Work required
Find each line below that contains the string "patch" and copy those lines out. Case counts.
Begin Provided entries
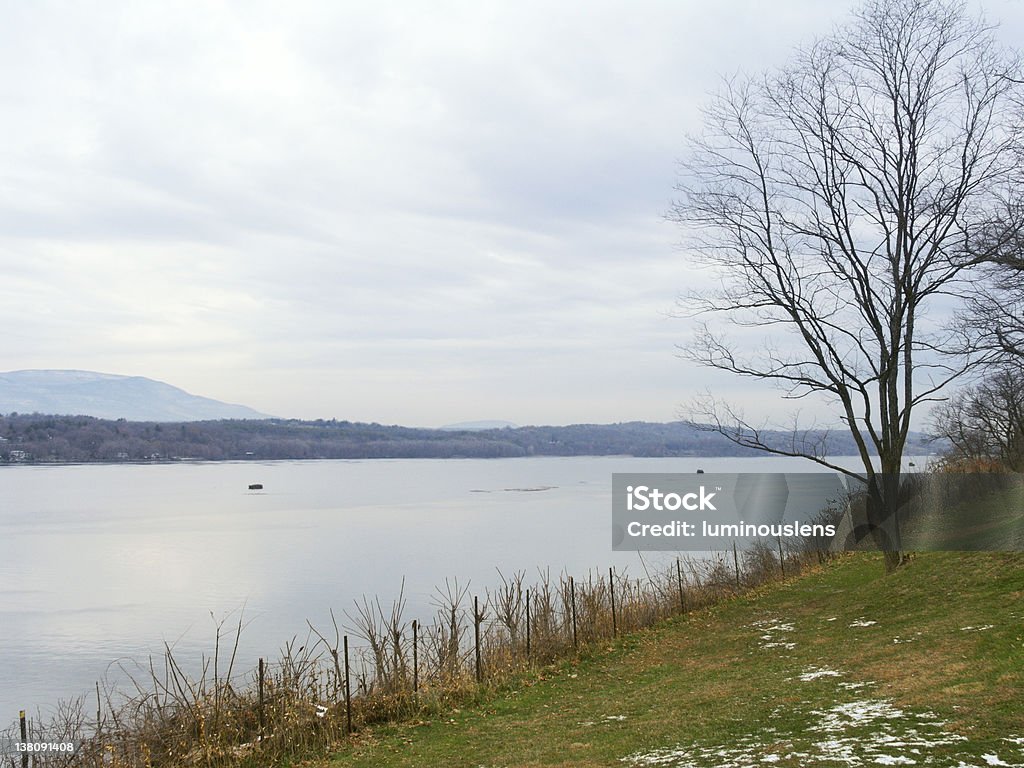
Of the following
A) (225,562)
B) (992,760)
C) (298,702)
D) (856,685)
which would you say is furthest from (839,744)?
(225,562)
End Provided entries
Begin Provided entries
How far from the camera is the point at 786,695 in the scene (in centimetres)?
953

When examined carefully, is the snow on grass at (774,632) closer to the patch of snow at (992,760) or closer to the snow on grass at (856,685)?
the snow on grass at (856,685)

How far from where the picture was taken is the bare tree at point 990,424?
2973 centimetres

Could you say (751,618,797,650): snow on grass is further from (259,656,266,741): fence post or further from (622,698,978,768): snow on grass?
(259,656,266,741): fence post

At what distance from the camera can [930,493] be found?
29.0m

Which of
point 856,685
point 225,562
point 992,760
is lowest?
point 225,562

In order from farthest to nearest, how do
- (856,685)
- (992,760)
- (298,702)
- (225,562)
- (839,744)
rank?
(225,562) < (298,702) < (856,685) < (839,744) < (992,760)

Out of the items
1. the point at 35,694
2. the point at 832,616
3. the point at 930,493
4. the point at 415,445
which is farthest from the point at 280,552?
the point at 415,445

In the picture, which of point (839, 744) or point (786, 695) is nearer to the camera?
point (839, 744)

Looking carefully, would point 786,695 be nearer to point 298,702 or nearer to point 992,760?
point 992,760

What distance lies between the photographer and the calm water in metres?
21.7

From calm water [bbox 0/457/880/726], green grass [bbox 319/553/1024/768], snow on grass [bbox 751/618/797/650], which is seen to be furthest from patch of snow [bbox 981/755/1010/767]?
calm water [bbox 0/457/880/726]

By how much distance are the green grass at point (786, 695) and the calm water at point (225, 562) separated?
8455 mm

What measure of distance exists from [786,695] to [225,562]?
End Provided entries
Begin Provided entries
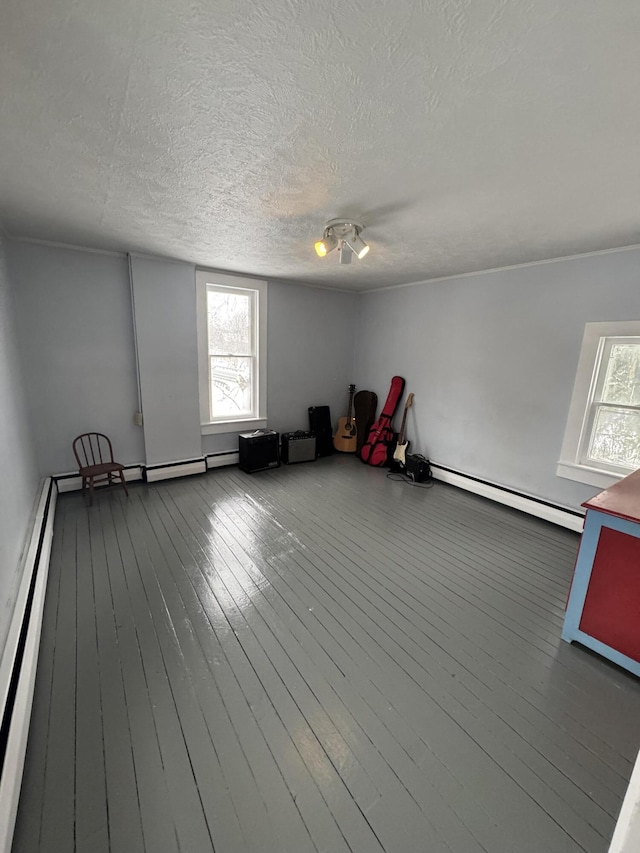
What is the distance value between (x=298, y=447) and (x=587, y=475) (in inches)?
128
End Provided entries
Output of the exercise
When examined carefully, is the snow on grass at (774,632) closer to the patch of snow at (992,760) or closer to the snow on grass at (856,685)?
From calm water [bbox 0/457/880/726], green grass [bbox 319/553/1024/768], snow on grass [bbox 751/618/797/650], which is seen to be furthest from patch of snow [bbox 981/755/1010/767]?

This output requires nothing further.